I've just purchased the cfs system and was hand finishing before and am having good results for never running any type of tools before. 


The taper feels weird walking backwards compared to a banjo and going forward.

When taping what is the thickness of the mud compared to using a banjo?
same, a lil thicker, alot thicker, or thinner?????

Thanks for any info!!:thumbsup:


----------



## Terryw (Oct 22, 2007)

I never actually used a banjo prior to using a bazooka. But from what I have seen with other tapers, you will probably need your mud a little thinner for the flats, and ever thinner for the angles. If you don't thin the mud for the angles you will have a tougher time rolling and glazing. If it is not dripping once in a while you are taping, it is probably too thick. I too am still adjusting to running the taper. I find that for me, 1600psi is about the max I can set the pump and still keep up with the machine. I am sure that as I get more comfortable with the taper I will be able to crank it up to the recommended pressure of 2500psi. 
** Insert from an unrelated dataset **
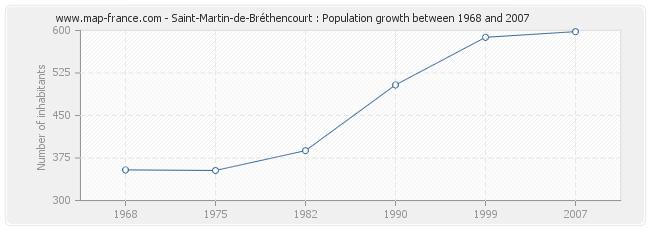 Population Saint-Martin-de-Bréthencourt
Aplatec recommended pressures:

Taping...................... 2500psi
Fill coat.................... 3200psi (maximum pressure setting for Mark V) 
Skim coat................. 1800psi
Coat inside angles...... 1500psi
Plastic mud heads...... 1200psi
Nail spotter.............. 400 -600psi (the lowest setting you can get)

While learning the system you will definitely want to start with lower pressures. The higher the pressure, the faster and more precise you must be. The exception to this is the nail spotter, with this you are all ready at the lowest pressure you can be and still make the pump engage when you pull the trigger. The recommendations for pressure are merely a starting point. If there is too much mud, then turn down the pump. If you are running out of mud, increase the pump. Be willing to turn down the pump for a while till you learn how to handle the flow of mud to the various tools.


----------